Pull each line holding the word "mountain" from the data.

BEGIN INFORMATION

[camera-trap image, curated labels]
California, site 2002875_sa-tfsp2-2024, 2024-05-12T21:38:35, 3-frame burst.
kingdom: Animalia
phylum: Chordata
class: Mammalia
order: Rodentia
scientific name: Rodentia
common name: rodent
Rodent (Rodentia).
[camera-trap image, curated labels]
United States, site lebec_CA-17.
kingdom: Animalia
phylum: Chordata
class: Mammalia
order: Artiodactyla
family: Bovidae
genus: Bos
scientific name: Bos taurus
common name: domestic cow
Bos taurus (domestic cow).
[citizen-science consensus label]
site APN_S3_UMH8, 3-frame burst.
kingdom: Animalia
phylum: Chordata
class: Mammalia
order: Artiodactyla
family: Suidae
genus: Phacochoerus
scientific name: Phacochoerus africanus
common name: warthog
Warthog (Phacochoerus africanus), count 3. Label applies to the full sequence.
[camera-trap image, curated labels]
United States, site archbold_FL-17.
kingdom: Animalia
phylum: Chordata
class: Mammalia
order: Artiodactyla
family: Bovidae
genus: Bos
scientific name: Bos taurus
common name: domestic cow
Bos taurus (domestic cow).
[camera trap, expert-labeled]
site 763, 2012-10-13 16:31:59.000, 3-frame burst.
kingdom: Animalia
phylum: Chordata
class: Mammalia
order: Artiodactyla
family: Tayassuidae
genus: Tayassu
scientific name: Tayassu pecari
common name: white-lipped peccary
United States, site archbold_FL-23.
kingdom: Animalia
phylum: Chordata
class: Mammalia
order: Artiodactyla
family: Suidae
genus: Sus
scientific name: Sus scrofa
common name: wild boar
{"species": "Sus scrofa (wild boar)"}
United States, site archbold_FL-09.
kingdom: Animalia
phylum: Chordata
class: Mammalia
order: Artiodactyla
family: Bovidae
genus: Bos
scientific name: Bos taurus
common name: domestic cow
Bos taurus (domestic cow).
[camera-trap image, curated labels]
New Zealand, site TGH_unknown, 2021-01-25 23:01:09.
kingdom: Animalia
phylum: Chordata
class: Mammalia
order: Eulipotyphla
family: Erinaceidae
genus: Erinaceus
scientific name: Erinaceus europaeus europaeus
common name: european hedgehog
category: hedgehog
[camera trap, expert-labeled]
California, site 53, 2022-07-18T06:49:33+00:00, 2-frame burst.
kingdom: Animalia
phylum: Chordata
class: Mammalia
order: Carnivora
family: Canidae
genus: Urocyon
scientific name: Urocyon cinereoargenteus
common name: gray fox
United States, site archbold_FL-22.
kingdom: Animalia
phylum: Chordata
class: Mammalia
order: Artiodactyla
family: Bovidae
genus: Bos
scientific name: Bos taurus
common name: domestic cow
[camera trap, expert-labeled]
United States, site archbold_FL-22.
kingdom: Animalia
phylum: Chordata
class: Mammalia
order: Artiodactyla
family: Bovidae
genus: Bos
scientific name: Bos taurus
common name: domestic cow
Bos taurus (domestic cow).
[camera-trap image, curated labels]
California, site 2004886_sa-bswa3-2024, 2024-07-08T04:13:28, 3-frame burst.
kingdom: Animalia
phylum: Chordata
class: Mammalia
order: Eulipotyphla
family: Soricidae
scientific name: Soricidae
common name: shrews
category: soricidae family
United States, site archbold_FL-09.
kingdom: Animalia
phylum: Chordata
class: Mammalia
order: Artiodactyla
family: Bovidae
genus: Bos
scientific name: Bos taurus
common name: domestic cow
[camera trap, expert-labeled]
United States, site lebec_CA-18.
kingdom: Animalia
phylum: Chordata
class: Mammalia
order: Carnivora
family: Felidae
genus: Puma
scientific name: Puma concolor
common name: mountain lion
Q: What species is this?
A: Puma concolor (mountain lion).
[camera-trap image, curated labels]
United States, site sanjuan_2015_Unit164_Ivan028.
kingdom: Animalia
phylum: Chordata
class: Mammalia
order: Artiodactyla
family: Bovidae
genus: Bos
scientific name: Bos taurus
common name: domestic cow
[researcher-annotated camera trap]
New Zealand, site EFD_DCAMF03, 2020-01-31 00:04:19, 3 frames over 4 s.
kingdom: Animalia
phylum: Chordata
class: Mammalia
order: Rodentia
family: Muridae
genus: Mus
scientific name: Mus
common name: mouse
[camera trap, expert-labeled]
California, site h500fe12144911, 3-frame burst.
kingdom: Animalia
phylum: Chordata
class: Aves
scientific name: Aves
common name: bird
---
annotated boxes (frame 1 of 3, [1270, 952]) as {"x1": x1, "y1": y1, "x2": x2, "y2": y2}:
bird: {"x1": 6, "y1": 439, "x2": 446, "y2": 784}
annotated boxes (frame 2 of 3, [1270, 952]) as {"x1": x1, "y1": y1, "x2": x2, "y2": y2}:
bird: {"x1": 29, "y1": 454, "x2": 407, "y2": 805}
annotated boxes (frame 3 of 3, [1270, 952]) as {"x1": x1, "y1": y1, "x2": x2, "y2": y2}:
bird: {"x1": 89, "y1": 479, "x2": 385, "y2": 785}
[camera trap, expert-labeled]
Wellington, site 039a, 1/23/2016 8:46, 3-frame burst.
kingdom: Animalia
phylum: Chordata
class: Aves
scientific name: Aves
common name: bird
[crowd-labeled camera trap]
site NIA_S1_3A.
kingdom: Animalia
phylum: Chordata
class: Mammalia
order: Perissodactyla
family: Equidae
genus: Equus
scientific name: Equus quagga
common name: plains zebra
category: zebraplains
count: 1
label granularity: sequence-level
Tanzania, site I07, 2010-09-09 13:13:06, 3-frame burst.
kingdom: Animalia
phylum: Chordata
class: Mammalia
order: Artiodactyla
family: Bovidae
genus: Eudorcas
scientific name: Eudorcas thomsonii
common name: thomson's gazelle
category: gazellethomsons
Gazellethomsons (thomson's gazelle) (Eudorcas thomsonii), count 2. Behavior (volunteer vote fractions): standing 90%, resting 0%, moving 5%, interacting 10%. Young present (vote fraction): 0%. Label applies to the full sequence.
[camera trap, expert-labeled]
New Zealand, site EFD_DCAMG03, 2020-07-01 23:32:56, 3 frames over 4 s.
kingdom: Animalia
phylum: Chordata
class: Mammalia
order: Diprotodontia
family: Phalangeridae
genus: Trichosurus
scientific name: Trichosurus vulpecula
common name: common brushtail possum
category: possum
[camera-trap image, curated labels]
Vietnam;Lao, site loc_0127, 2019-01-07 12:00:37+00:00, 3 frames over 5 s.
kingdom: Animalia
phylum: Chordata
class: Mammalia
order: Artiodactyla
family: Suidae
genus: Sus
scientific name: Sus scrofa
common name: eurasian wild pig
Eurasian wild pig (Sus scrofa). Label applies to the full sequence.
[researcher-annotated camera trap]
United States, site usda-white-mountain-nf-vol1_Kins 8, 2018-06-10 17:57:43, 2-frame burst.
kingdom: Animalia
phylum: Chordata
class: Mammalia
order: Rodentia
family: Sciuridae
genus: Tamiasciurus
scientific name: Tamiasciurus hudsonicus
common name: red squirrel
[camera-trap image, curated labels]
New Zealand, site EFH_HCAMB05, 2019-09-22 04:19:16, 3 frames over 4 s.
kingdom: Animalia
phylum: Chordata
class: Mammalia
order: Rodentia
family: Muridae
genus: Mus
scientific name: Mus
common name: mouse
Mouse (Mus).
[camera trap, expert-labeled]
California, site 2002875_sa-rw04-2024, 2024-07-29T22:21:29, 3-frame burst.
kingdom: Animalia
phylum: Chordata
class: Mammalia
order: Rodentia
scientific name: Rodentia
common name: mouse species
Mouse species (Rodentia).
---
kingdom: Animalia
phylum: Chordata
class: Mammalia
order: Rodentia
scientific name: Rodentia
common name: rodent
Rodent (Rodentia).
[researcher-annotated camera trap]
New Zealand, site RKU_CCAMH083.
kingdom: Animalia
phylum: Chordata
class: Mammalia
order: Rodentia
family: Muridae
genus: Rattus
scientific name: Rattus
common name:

END INFORMATION

• ANSWER BOX:
common name: mountain lion
A: Puma concolor (mountain lion).
United States, site usda-white-mountain-nf-vol1_Kins 8, 2018-06-10 17:57:43, 2-frame burst.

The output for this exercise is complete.